## Written task 1
Count the lines of the rows below that contain the string "beige", and give only the number.

## Document excerpt
╭──

ERIC Identifier: ED447147
Publication Date: 2000-09-00
Author: Russell, Michael
Source: ERIC Clearinghouse on
Assessment and Evaluation College Park MD.
Using Expected Growth Size Estimates To Summarize Test Score
Changes. ERIC/AE Digest.
An earlier digest described the shortcomings of three methods commonly used
to summarize changes in test scores (Russell, 2000). This article describes two
less commonly used approaches for examining change in test scores, namely
Standardized Growth Estimates and Effect Sizes. Aspects of these two approaches
are combined and applied to the Iowa Test of Basic Skills (ITBS) to demonstrate
the utility of using a third method, termed Expected Growth Size, to examine
change in test scores.
STANDARDIZED GROWTH ESTIMATES
Stenner, Hunter, Bland, &
Cooper describe a standardized growth expectation (SGE) as "the amount of growth
(expressed in standard deviation form) that a student must demonstrate over a
given treatment interval to maintain his/her relative standing in the norm
group" (1978,p. 1). To determine an SGE, Stenner et. al. proposed the following
Step 1. The scale score associated with the 50th percentile for a given grade
level or the pre-test is identified.
Step 2. The percentile rank for the following grade level or the post-test
associated with this scale score is found.
Step 3. The difference between the 50th percentile and the post-test
percentile is calculated.
To determine this difference, a unit normal deviate table is used to convert
percentiles to z-scores and the z-score for the post-test is subtracted from the
z-score for the pre-test.
The difference between the pre-test and post-test z-scores is the SGE and
expresses "the amount of loss in relative standing that such a student would
suffer if he/she learned nothing during the time period" (Stenner, et. al.,
1977, p. 1).
As an example, to determine the SGE for grade 3, Table 1 indicates that the
scale score associated with the 50th percentile for grade 3 on the ITBS Language
sub-test is 174. The percentile rank for grade 4 that corresponds to a scale
score of 174 is 26. If a student received the same scale score in grades 3 and
4, their percentile rank would drop from 50 to 26. After both percentiles are
converted to z-scores and subtracted, the difference between the two z-scores
represents the SGE. In this case, the z-scores corresponding to percentile ranks
of 50 and 26 are 0 and -.64, respectively. Thus, the SGE is .64, which indicates
a relative loss of .64 standard deviations for a student who shows no change in
his/her test score.
When applying Stenner et. al.'s method for
calculating SGEs, Haney, Madaus and Lyons (1993, p. 231-32) point out that the
idea of a SGE is analogous to an effect size in that each represents the
difference in mean performance of two groups expressed in standard scores. As
Glass, McGaw and Smith (1981) describe, an effect size represents the difference
between two groups in standard deviations. To calculate an effect size, the
difference between the mean of the control group and the experimental group is
divided by the standard deviation of the control group. Conceptually, the only
difference between an effect size and an SGE is that an effect size is used to
compare the means of a "control" group and an "experimental" group while a SGE
compares the performance of groups of students at various grade levels.

╰──

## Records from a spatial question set
╭──

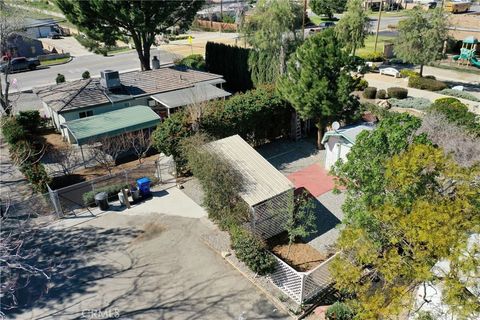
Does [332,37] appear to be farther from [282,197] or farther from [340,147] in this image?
[282,197]

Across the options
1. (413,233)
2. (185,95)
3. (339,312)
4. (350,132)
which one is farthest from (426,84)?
Result: (413,233)

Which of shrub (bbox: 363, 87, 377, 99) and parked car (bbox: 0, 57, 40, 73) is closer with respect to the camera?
shrub (bbox: 363, 87, 377, 99)

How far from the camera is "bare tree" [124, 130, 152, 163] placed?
78.2ft

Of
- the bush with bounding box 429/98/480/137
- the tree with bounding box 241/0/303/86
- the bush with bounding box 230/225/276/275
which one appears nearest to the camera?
the bush with bounding box 230/225/276/275

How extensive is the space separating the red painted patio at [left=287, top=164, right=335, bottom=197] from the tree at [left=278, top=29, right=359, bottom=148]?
10.5ft

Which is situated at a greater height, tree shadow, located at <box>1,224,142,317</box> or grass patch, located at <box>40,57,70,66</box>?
grass patch, located at <box>40,57,70,66</box>

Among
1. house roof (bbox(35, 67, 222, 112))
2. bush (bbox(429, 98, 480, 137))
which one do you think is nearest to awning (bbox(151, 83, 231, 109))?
house roof (bbox(35, 67, 222, 112))

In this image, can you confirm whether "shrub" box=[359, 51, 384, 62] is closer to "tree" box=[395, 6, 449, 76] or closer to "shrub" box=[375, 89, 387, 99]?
"tree" box=[395, 6, 449, 76]

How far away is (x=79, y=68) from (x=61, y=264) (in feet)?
120

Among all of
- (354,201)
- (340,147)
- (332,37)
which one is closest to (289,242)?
(354,201)

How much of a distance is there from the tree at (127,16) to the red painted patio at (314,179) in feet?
66.1

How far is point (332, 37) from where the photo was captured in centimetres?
2241

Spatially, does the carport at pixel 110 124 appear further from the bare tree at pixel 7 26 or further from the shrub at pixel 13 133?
the bare tree at pixel 7 26

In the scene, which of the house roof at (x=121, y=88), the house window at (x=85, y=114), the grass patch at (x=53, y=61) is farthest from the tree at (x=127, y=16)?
the grass patch at (x=53, y=61)
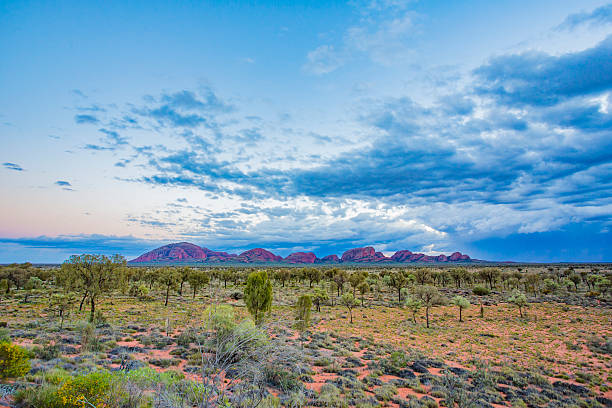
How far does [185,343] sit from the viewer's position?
20.8 meters

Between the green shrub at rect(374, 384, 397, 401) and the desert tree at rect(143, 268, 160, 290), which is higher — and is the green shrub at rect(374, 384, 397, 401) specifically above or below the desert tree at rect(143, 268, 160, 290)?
above

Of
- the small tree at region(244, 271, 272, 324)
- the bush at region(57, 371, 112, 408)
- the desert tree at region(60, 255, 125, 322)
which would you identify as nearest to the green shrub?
the bush at region(57, 371, 112, 408)

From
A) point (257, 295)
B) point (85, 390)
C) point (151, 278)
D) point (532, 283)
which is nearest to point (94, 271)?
point (257, 295)

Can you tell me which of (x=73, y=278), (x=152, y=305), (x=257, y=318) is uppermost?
(x=73, y=278)

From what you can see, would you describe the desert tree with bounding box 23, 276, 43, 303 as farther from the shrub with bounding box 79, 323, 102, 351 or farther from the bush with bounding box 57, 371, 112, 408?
the bush with bounding box 57, 371, 112, 408

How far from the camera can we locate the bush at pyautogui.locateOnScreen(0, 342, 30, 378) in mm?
10505

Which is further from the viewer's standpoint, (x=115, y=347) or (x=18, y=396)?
(x=115, y=347)

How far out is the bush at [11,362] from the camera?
34.5ft

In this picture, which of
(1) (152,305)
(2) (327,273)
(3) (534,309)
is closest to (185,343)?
(1) (152,305)

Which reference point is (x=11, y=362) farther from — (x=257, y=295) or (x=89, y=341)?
(x=257, y=295)

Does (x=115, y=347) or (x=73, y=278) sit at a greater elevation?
(x=73, y=278)

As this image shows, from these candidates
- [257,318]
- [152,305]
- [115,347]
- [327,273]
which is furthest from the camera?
[327,273]

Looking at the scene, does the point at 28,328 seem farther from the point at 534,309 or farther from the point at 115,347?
the point at 534,309

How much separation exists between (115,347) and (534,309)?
5060cm
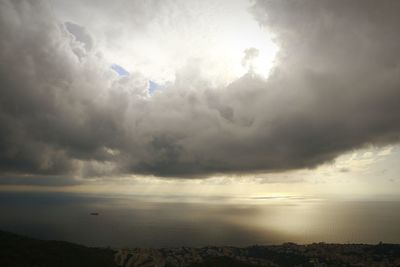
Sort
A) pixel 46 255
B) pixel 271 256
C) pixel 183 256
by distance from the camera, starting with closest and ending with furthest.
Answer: pixel 46 255 < pixel 183 256 < pixel 271 256

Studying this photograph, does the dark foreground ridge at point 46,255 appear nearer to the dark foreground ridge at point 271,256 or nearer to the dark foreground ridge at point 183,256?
the dark foreground ridge at point 183,256

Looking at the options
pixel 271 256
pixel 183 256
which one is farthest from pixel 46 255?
pixel 271 256

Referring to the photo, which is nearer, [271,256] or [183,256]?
[183,256]

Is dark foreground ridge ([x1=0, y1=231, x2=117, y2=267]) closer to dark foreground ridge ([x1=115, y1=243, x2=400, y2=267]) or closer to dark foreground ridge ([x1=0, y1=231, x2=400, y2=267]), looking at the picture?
dark foreground ridge ([x1=0, y1=231, x2=400, y2=267])

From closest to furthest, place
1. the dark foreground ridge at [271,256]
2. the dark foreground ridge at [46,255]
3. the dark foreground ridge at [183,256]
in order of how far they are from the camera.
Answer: the dark foreground ridge at [46,255] < the dark foreground ridge at [183,256] < the dark foreground ridge at [271,256]

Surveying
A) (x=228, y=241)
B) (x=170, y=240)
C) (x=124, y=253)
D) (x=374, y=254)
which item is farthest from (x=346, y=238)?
(x=124, y=253)

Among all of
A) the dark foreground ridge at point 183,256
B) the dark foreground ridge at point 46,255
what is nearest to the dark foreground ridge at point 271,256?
the dark foreground ridge at point 183,256

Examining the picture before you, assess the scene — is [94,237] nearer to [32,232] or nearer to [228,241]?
[32,232]

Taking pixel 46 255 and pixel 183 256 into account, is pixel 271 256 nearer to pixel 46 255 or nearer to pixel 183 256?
pixel 183 256
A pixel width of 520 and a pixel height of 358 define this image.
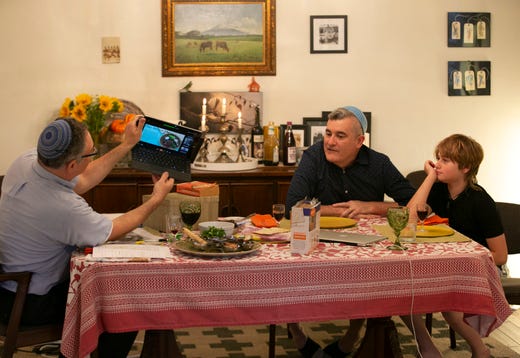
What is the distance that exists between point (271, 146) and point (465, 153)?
1953mm

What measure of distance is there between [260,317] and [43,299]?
0.84 meters

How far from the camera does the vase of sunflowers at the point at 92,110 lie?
523 cm

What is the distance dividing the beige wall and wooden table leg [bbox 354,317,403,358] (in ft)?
8.30

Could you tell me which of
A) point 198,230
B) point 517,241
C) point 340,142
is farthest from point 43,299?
Answer: point 517,241

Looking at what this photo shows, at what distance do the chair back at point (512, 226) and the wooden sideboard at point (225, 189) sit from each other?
1531 millimetres

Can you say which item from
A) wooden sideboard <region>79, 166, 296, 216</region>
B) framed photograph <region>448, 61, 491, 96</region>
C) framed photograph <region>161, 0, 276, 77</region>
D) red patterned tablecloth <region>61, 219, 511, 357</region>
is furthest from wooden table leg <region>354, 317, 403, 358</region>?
framed photograph <region>448, 61, 491, 96</region>

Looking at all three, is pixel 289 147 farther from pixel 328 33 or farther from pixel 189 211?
pixel 189 211

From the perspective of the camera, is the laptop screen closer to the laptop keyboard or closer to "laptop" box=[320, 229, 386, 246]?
the laptop keyboard

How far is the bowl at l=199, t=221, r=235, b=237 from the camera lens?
321 cm

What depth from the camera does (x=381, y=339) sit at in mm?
3227

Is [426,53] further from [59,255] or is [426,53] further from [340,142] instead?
[59,255]

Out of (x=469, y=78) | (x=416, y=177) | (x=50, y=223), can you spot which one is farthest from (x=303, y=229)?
(x=469, y=78)

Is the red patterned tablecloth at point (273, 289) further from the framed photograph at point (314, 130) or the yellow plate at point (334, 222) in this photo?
the framed photograph at point (314, 130)

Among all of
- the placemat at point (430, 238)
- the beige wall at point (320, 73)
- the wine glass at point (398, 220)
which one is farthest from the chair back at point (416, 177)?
the wine glass at point (398, 220)
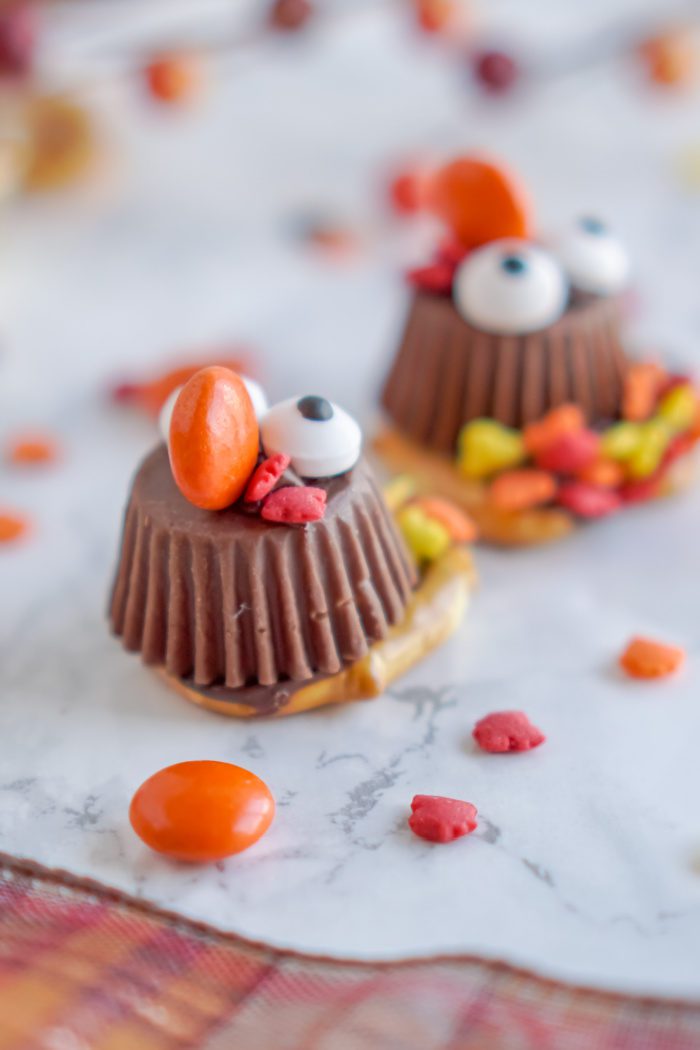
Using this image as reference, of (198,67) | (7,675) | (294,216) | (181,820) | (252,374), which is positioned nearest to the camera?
(181,820)

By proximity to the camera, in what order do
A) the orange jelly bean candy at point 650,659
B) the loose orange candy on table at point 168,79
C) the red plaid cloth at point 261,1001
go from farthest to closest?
the loose orange candy on table at point 168,79
the orange jelly bean candy at point 650,659
the red plaid cloth at point 261,1001

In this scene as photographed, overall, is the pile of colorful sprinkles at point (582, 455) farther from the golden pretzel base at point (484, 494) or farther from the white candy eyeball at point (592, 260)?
the white candy eyeball at point (592, 260)

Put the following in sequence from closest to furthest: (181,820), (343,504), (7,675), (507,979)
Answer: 1. (507,979)
2. (181,820)
3. (343,504)
4. (7,675)

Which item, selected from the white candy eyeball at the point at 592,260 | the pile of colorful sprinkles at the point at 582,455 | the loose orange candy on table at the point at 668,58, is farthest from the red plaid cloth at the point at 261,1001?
the loose orange candy on table at the point at 668,58

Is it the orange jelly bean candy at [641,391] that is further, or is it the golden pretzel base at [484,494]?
the orange jelly bean candy at [641,391]

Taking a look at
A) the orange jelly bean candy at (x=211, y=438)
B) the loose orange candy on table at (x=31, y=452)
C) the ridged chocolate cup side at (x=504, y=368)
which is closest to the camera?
the orange jelly bean candy at (x=211, y=438)

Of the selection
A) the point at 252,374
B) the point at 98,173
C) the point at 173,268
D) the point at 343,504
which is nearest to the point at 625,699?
the point at 343,504

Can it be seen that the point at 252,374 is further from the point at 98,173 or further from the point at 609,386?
the point at 98,173

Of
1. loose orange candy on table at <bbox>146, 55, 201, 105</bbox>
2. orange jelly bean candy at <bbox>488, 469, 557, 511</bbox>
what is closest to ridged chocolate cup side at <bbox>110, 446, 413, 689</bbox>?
orange jelly bean candy at <bbox>488, 469, 557, 511</bbox>
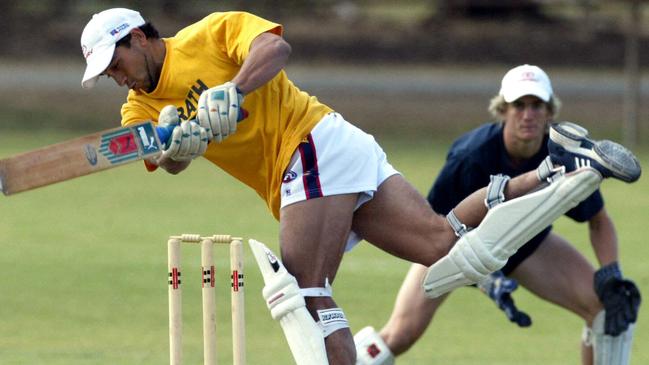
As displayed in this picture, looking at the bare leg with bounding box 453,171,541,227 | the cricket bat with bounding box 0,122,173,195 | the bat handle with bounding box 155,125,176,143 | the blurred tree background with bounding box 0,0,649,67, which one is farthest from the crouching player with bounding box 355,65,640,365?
the blurred tree background with bounding box 0,0,649,67

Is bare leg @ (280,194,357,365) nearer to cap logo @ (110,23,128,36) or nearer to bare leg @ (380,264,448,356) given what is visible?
cap logo @ (110,23,128,36)

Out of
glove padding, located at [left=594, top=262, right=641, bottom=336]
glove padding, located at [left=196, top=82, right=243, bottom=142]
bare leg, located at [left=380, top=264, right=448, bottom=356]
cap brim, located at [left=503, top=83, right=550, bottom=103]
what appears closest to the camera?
glove padding, located at [left=196, top=82, right=243, bottom=142]

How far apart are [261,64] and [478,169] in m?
1.60

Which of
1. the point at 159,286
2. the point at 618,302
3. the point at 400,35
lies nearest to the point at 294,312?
the point at 618,302

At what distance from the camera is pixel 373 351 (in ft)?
19.9

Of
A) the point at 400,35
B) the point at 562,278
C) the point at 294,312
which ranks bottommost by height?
the point at 294,312

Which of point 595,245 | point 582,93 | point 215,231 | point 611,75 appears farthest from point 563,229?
point 611,75

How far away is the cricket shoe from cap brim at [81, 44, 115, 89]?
1.56 m

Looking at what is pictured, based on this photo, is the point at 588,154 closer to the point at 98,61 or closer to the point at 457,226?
the point at 457,226

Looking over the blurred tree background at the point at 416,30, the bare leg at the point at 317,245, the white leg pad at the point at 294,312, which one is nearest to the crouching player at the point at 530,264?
the bare leg at the point at 317,245

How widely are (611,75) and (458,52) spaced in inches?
98.3

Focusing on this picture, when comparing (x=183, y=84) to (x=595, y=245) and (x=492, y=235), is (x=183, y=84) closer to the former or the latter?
(x=492, y=235)

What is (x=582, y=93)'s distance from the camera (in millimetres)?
20844

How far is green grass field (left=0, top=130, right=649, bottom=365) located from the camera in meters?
6.91
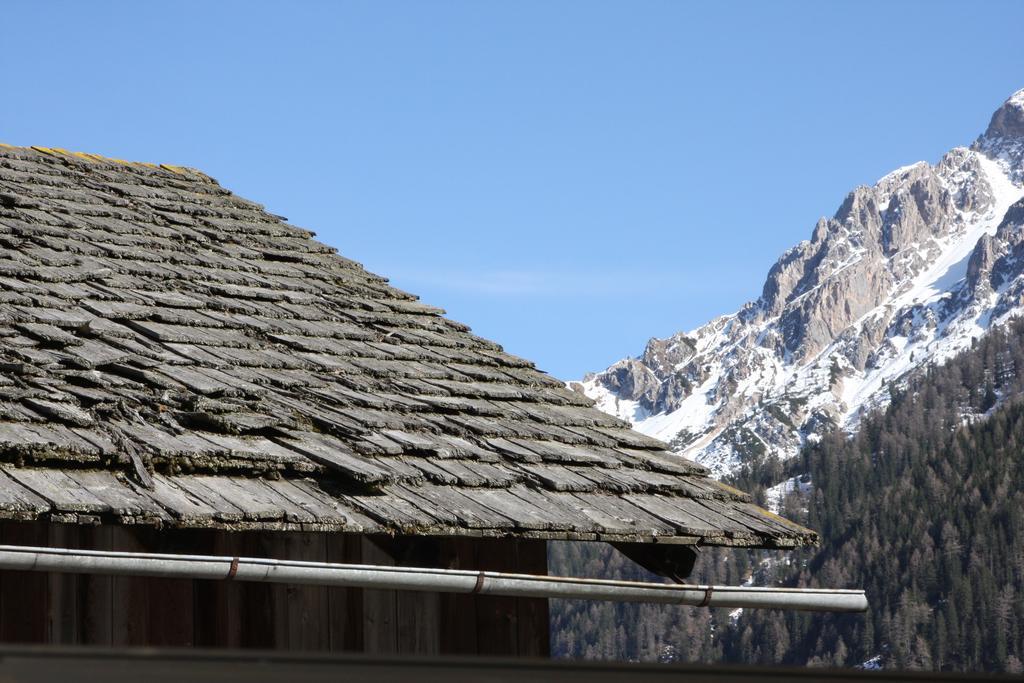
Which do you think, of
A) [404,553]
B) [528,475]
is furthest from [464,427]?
[404,553]

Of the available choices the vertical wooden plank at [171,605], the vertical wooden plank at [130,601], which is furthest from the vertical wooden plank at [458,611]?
the vertical wooden plank at [130,601]

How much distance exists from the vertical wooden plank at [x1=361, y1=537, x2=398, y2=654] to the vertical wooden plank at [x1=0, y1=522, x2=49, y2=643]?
1.21 metres

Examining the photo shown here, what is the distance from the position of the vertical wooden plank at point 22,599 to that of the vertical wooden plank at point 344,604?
1.07 meters

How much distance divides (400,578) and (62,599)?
3.73 ft

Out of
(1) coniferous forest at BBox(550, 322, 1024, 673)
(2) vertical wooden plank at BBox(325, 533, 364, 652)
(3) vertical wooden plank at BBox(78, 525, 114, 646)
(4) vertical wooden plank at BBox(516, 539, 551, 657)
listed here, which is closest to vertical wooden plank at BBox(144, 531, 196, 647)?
(3) vertical wooden plank at BBox(78, 525, 114, 646)

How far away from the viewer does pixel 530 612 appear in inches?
213

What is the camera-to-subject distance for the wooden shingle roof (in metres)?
4.02

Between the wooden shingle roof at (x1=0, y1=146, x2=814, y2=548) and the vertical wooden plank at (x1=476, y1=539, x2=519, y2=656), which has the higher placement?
the wooden shingle roof at (x1=0, y1=146, x2=814, y2=548)

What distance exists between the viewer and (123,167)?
8.47 metres

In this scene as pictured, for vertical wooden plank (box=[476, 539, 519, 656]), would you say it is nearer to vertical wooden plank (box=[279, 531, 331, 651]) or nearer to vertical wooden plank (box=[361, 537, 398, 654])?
vertical wooden plank (box=[361, 537, 398, 654])

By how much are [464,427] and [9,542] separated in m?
2.03

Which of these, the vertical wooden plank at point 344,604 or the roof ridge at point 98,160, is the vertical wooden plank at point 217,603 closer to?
the vertical wooden plank at point 344,604

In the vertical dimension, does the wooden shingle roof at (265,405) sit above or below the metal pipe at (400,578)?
above

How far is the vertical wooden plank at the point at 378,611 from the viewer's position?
15.7 ft
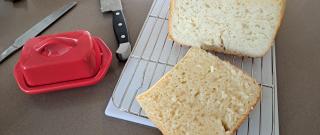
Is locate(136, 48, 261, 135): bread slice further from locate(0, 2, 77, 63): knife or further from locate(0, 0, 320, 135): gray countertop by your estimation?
locate(0, 2, 77, 63): knife

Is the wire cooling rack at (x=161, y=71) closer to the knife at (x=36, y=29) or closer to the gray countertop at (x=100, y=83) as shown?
the gray countertop at (x=100, y=83)

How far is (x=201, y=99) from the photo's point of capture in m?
0.69

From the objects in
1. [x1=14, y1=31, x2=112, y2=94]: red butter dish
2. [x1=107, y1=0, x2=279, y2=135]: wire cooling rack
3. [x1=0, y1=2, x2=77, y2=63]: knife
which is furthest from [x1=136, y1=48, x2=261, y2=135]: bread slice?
[x1=0, y1=2, x2=77, y2=63]: knife

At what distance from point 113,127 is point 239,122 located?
30 cm

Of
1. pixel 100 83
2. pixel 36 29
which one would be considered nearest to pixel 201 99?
pixel 100 83

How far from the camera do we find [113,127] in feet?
2.39

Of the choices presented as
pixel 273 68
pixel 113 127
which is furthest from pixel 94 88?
pixel 273 68

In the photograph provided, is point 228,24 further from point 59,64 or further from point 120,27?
point 59,64

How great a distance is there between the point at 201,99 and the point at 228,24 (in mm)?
236

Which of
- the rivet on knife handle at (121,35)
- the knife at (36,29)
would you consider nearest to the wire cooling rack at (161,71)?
the rivet on knife handle at (121,35)

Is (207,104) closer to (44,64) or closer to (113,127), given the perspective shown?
(113,127)

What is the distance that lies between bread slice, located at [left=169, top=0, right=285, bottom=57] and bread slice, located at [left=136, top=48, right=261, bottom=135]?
0.10 meters

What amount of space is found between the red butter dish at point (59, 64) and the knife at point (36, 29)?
0.11 m

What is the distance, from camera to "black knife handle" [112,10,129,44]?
873 mm
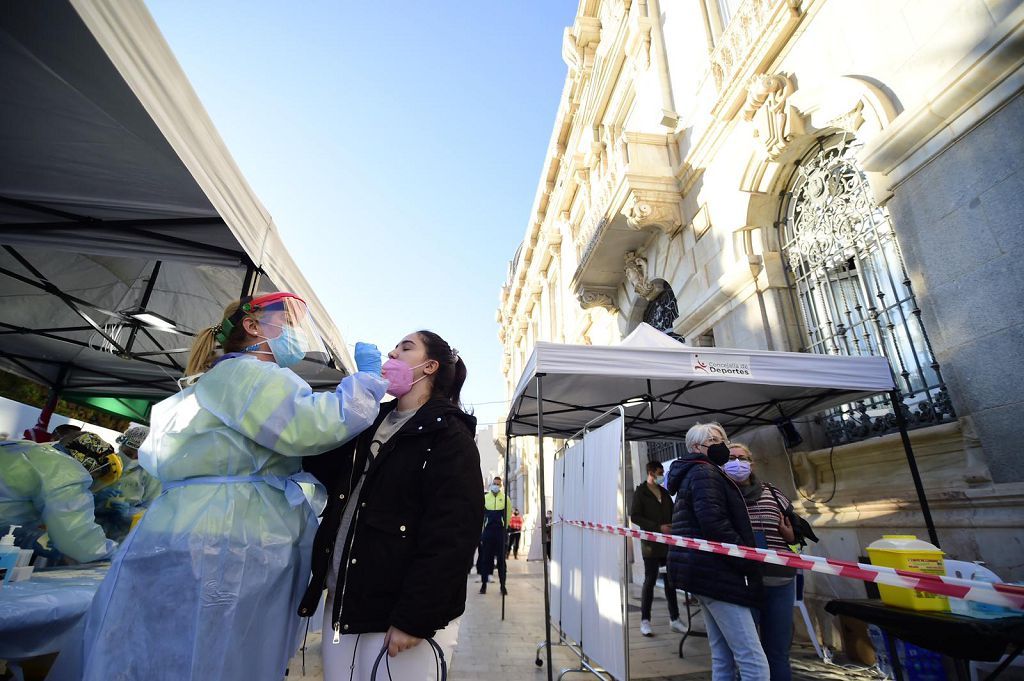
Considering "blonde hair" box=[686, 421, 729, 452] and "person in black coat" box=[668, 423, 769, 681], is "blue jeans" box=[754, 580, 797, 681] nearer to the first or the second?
"person in black coat" box=[668, 423, 769, 681]

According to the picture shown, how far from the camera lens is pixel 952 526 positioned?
402cm

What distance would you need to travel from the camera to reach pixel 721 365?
4.36 metres

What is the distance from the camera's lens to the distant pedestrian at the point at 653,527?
5824 millimetres

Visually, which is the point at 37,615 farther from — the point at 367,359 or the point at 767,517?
the point at 767,517

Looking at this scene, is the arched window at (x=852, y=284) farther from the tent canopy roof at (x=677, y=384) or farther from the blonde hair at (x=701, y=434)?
the blonde hair at (x=701, y=434)

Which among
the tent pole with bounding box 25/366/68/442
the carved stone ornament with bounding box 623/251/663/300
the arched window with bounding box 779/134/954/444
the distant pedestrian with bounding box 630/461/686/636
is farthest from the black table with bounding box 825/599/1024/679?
the tent pole with bounding box 25/366/68/442

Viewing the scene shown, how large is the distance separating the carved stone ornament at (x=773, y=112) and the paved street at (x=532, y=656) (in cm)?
589

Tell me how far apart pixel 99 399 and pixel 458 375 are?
8.31 m

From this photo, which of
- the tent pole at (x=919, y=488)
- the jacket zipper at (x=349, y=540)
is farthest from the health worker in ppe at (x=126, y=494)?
the tent pole at (x=919, y=488)

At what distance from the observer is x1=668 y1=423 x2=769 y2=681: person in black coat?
286cm

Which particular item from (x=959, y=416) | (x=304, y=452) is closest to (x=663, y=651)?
(x=959, y=416)

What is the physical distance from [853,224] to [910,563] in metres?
4.25

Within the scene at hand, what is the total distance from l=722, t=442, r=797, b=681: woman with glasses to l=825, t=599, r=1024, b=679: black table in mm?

╰──

## Written task 2
Answer each question from the digest on summarizing test score changes above:
(a) What scale score is associated with the 50th percentile for grade 3 on the ITBS Language sub-test?
(b) When calculating an effect size, by what is the difference between the group means divided?
(c) What is the name of the third method that the digest demonstrates using the ITBS?

## Exercise result 1
2

## Exercise result 2
(a) 174
(b) The standard deviation of the control group
(c) Expected Growth Size